Festival Grassroots Piala Presiden 2026 tingkat Provinsi Lampung diikuti sebanyak 27 tim pada kategori U10 yang bertanding pada 13–14 Juni 2026. Sementara kategori U12 diikuti 32 tim yang akan berlaga pada 15–16 Juni 2026.
Wakil Ketua Umum II KONI Lampung, Riagus Ria, mengatakan pembinaan yang dilakukan secara berjenjang merupakan kunci utama dalam mencetak atlet sepak bola yang mampu bersaing di tingkat nasional maupun internasional.
Menurutnya, ajang Grassroots Festival Piala Presiden 2026 tidak hanya menjadi wadah kompetisi bagi anak-anak, tetapi juga sarana untuk menjaring talenta-talenta muda yang berpotensi menjadi pemain masa depan Lampung.
“Ajang seperti ini sangat penting karena menjadi ruang kompetisi sekaligus pembinaan bagi anak-anak usia dini. Dari sini akan muncul bibit-bibit potensial yang nantinya bisa dibina lebih lanjut,” ujar Riagus dalam keterangannya, Sabtu (13/6/2026).
Ia menilai tingginya antusiasme peserta yang mencapai puluhan tim menjadi indikator positif perkembangan sepak bola usia muda di Provinsi Lampung.
“KONI Lampung mendukung penuh program pembinaan yang dilakukan PSSI Lampung. Pembinaan harus dilakukan secara berkelanjutan. Tidak cukup hanya kompetisi senior, tetapi usia dini juga harus mendapatkan perhatian serius,” tambahnya.
Sementara, Sekretaris PSSI Lampung, Mursalin Lamo, mengatakan tingginya minat peserta menjadi motivasi bagi pihaknya untuk terus memperluas program pembinaan sepak bola usia dini hingga ke tingkat sekolah dasar.

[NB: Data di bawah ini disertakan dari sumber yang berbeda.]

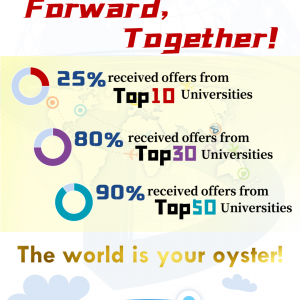 Forward, Together! Admission Results of Class of 2020 (IBDP)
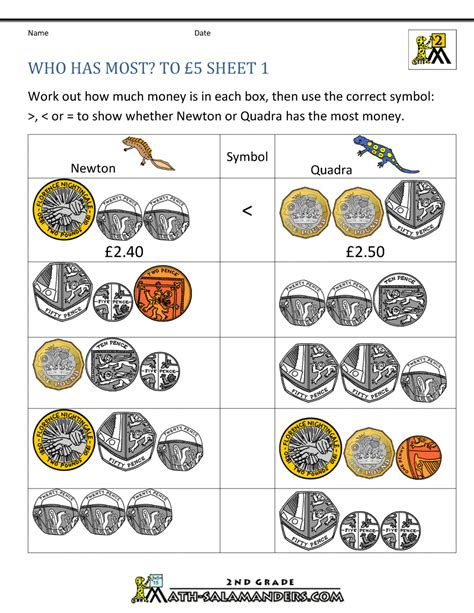 uk money worksheets to 163 5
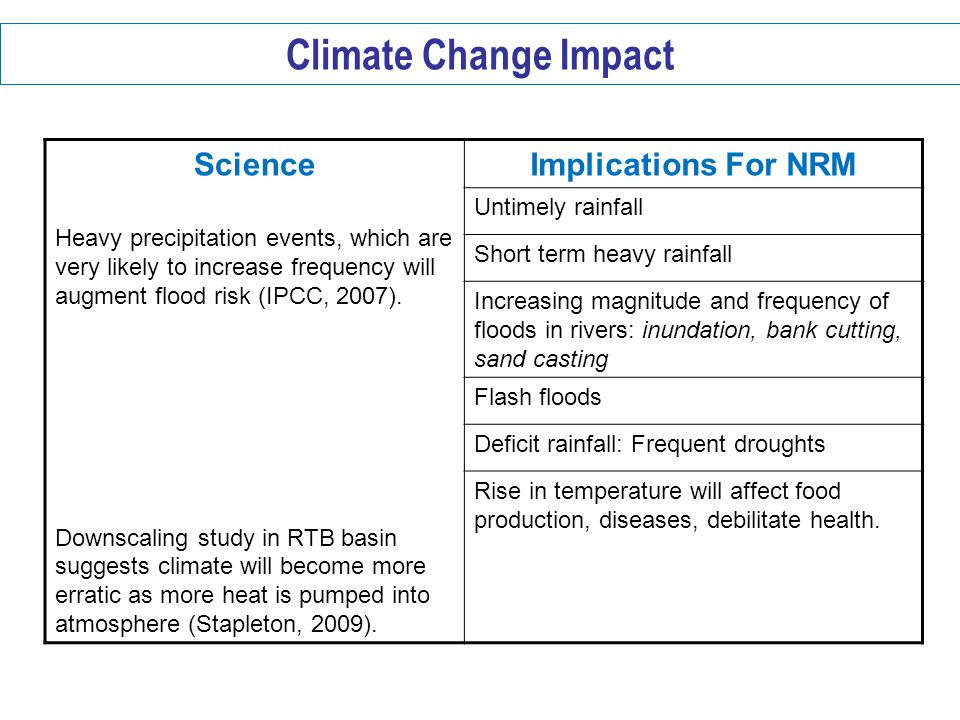 Climate Change Impact Science Implications For NRM Untimely rainfall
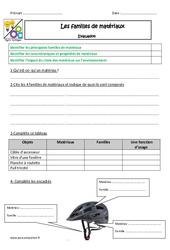 Familles de matériaux - Examen Evaluation : 4eme, 5eme Primaire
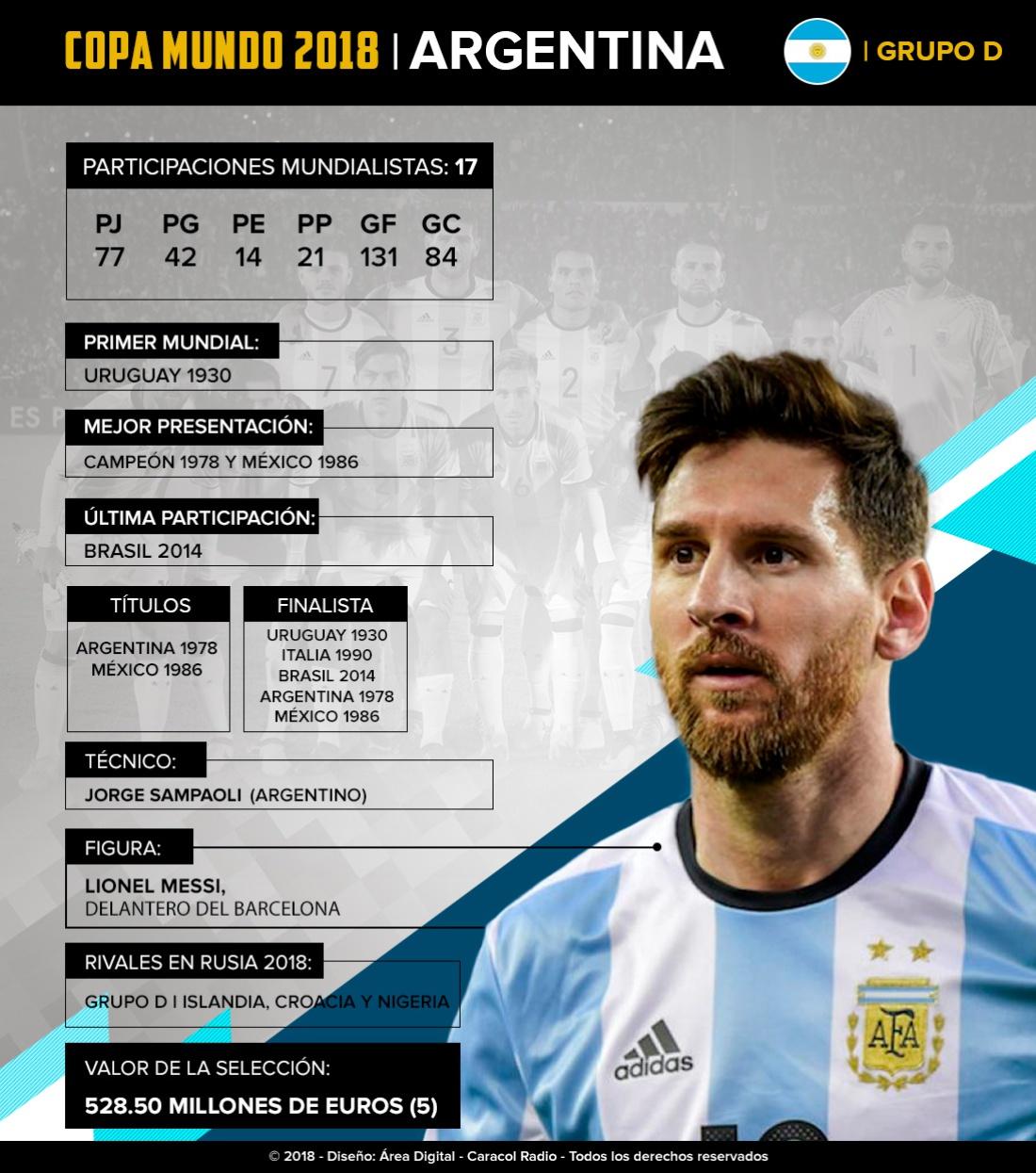 Mundial 2018: Argentina: Messi guiará a la 'Albiceleste' en busca de su tercer Mundial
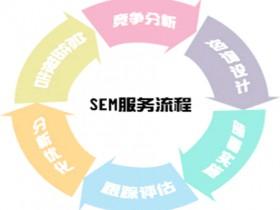 SEM数据报告,怎么观看关键词报告及搜索词报表?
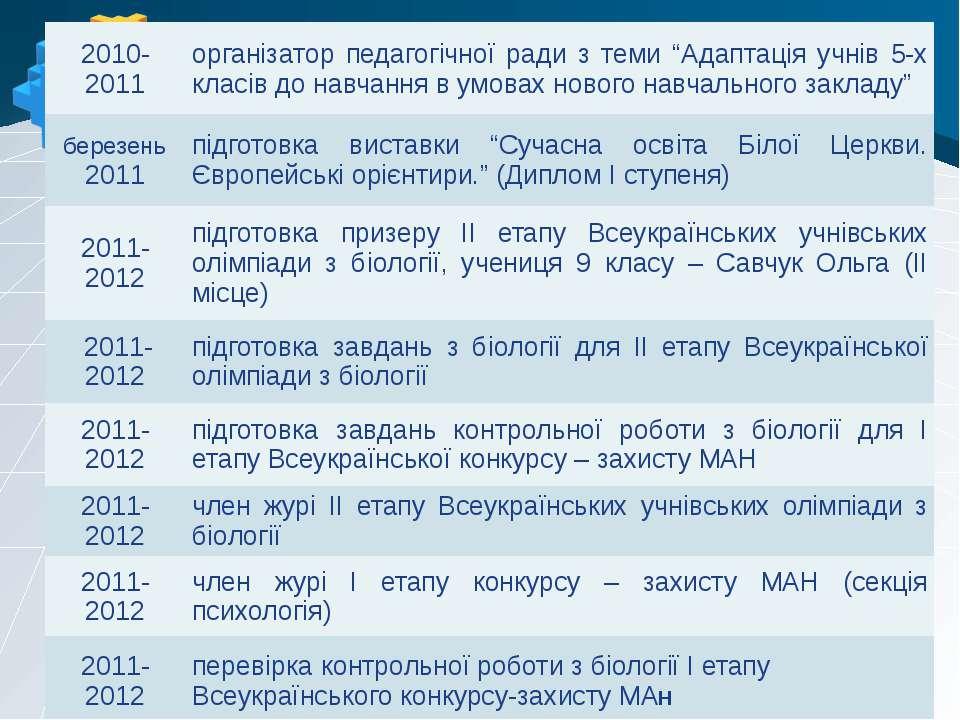 """2010-2011 організатор педагогічної ради з теми""""Адаптаціяучнів 5-х класів до н..."""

Menurut Mursalin, PSSI Lampung berkomitmen mengembangkan kompetisi dan festival sepak bola usia muda secara berkelanjutan sebagai bagian dari proses pembentukan pemain masa depan.
“Kami akan terus mengembangkan festival usia dini mulai U10, U12 hingga kelompok usia lainnya sebagai jenjang pembinaan pemain muda di Lampung,” katanya.
Ia menambahkan, melalui ajang tersebut akan dipilih masing-masing satu tim terbaik dari kategori U10 dan U12 untuk mewakili Provinsi Lampung pada putaran nasional Grassroots Festival Piala Presiden 2026.
Melalui kompetisi usia dini yang terstruktur dan berkesinambungan, diharapkan semakin banyak talenta muda Lampung yang mampu berkembang dan mengharumkan nama daerah di kancah sepak bola nasional.